Fungal nail infections are usually diagnosed by the appearance of the nail, with discoloration a key indicator. Differential diagnoses include psoriasis, lichen planus, eczema, bacterial infection, onychogryphosis (scaling under the nail causing it to thicken), onycholysis (separation of the nail from the nail bed), viral warts, subungual melanoma and alopecia areata. To confirm the diagnosis of onychomycosis ahead of treatment, nail clippings or scrapings should be sent for fungal microscopy and culture, though there is a high incidence of false-negative results. Treatment is not always necessary — for example, for those who want to avoid drug treatment or who are simply not bothered about the condition — but should be considered if walking is uncomfortable, or if the person is at high risk of secondary bacterial infection due to a compromised immune system or the onychomycosis is thought to be causing a fungal skin infection. The pros and cons should be clearly outlined before embarking on treatment, including the fact that the appearance of the nail may not return to normal, cure rates are thought to be 60-80 per cent, the need to persist with medication for several months, and the risk of side effects.
OTC amorolfine nail lacquer can be recommended for adults over the age of 18 years who have distal lateral subungual onychomycosis affecting a maximum of two nails. The nail surface must be filed and swabbed before the product is applied and the process repeated weekly.

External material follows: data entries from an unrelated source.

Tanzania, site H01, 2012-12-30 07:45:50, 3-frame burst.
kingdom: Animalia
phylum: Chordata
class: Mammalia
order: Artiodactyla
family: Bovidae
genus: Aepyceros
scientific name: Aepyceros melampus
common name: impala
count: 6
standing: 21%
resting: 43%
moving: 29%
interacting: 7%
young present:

While treatment is ongoing — and toenails can take up to a year to cure — nail varnish and false nails cannot be used, and the patient should be reviewed every three months.

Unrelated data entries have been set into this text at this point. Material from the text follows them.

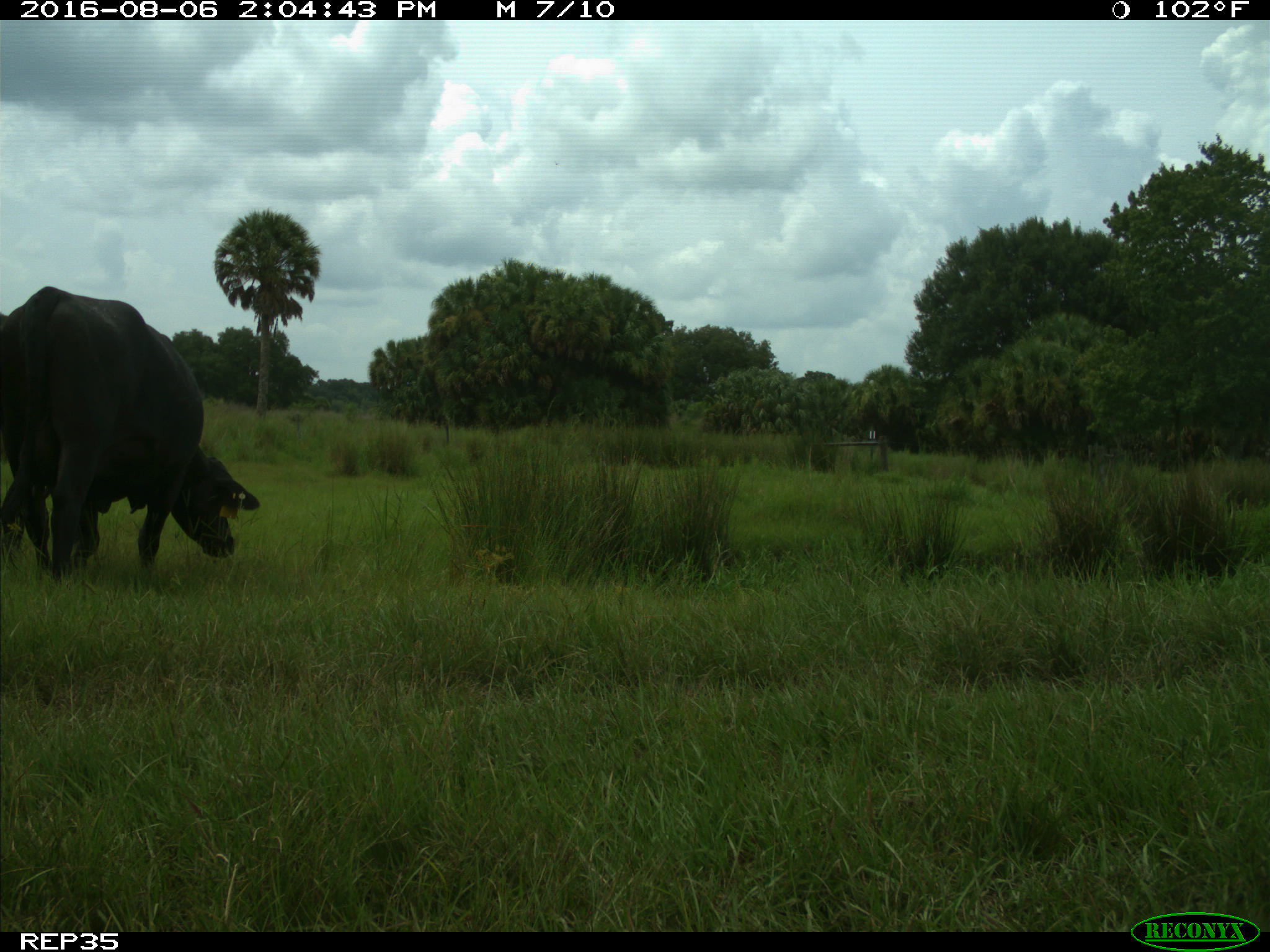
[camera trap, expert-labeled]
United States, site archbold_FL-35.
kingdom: Animalia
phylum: Chordata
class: Mammalia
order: Artiodactyla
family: Bovidae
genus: Bos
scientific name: Bos taurus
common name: domestic cow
Bos taurus (domestic cow).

Patients who require GP referral include anyone aged under 18 years, people with diabetes, pregnant or breastfeeding women, those in whom more than two nails are affected, and those for whom anything other than distal lateral subungual onychomycosis is suspected.
Amorolfine nail lacquer can be prescribed for patients with more than two affected nails, although oral terbinafine is usually preferred and visible improvement is usually apparent after three months of treatment. As an alternative to terbinafine, oral itraconazole may be used as pulsed therapy - one week on, three weeks off, repeated at least three times), though it is used first-line for candida onychomycosis.